Department of Psychiatry, Warneford Hospital, University of Oxford, Oxford, UK.
Division of Psychiatry, University College London, London, UK.
Alzheimers Dement. 2023 Dec;19(12):5952-5969. doi: 10.1002/alz.13463. Epub 2023 Oct 14.
A wide range of modifiable risk factors for dementia have been identified. Considerable debate remains about these risk factors, possible interactions between them or with genetic risk, and causality, and how they can help in clinical trial recruitment and drug development. Artificial intelligence (AI) and machine learning (ML) may refine understanding.

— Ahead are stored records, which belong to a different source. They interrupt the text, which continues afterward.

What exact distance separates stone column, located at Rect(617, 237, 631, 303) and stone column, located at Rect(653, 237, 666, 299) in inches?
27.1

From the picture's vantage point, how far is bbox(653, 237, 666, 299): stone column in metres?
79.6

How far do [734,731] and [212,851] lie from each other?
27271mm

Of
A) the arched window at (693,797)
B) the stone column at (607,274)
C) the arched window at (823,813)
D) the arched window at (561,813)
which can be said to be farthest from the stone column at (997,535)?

ML approaches are being developed in dementia prevention. We discuss exemplar uses and evaluate the current applications and limitations in the dementia prevention field.
Risk-profiling tools may help identify high-risk populations for clinical trials; however, their performance needs improvement. New risk-profiling and trial-recruitment tools underpinned by ML models may be effective in reducing costs and improving future trials. ML can inform drug-repurposing efforts and prioritization of disease-modifying therapeutics.
ML is not yet widely used but has considerable potential to enhance precision in dementia prevention.
Artificial intelligence (AI) is not widely used in the dementia prevention field. Risk-profiling tools are not used in clinical practice. Causal insights are needed to understand risk factors over the lifespan. AI will help personalize risk-management tools for dementia prevention. AI could target specific patient groups that will benefit most for clinical trials.
已确定多种可改变的痴呆风险因素。这些风险因素、它们之间或与遗传风险之间的可能相互作用以及因果关系,以及它们如何有助于临床试验招募和药物开发,仍存在很大争议。人工智能(AI)和机器学习(ML)可能会改进对这些因素的理解。
ML 方法正在被应用于痴呆预防。我们讨论了典型的用途,并评估了当前在痴呆预防领域的应用和局限性。
风险评估工具可能有助于确定临床试验的高危人群;然而,其性能需要改进。基于 ML 模型的新的风险评估和试验招募工具可能有助于降低成本并改善未来的试验。ML 可以为药物重新定位和疾病修饰治疗的优先级提供信息。
ML 在痴呆预防领域尚未得到广泛应用,但具有很大的潜力来提高精准性。
人工智能(AI)在痴呆预防领域尚未广泛应用。风险评估工具尚未在临床实践中使用。需要因果关系洞察来了解整个生命周期的风险因素。AI 将有助于为痴呆预防量身定制风险管理工具。AI 可以针对最有可能从临床试验中获益的特定患者群体。